- Python 3 w/ data science packages & Jupyter kernel
- R with data science packages & Jupyter kernel
- RStudio
- Scala
- Caravel
- Spark 1.6 with Jupyter Toree kernel for scala
- SQLite3
- Usual linux tools like git and vim
- Docker
- nodejs
If you have Docker Toolbox, you will have to first create a virtual machine. The UNH Docker image will run on top of this.
We will setup a virtual machine called unh_vm that has 10Gb of storage, 3 Gb of ram and uses 2 CPU's.
To create, run the following:
docker-machine create -d virtualbox --virtualbox-disk-size "10000" --virtualbox-cpu-count "2" --virtualbox-memory "4000" unh_vm
Now once this is built, it will automatically be started. In the future, you will have to start it manually with docker-machine start unh_vm
.
Once the virtual machine is running, we need to make sure docker is connected to it. To do this, run:
eval $(docker-machine env unh_vm)
Note, you will have to do this every time you start the virtual machine. If you get errors about not being connected to the docker daemon, running the above command should resolve it.
The following assumes you either have Docker running natively or have started up a vm with docker-machine. If not, see above.
First, we must pull the image from docker hub (Docker's cloud).

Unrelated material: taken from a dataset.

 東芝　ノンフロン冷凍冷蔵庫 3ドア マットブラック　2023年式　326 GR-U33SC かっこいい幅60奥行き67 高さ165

This is a one time thing -- once you've pulled it the first time, it is now downloaded locally to your computer.
To pull (download), run:
docker pull alexandercbooth/unh
This should take about 3-5 minutes depending on your internet connection.
To use, simply launch the container like this:
docker run -it -p 8888:8888 -v $(pwd):/home/unh/work alexandercbooth/unh
Note that -v $(pwd):/home/unh/work
will mount your current directory to the file system in the container, and the -p 8888:8888
will map port 8888 in the container to port 8888 on your computer.
A notebook server can then be launched in the usual manner:
jupyter notebook --no-browser
Then simply visit http://localhost:8888
in your favorite browser if you're running docker natively. If you are running it on a virtual machine like the one created above, first run docker-machine ip unh_vm
. This will return the IP of the virtual machine you are running. Now, navigate to http://IP:8888
where "IP" is the aforementioned IP address.
Similarly, you can run your R, Python and Spark programs from the command line or interactively through their repls.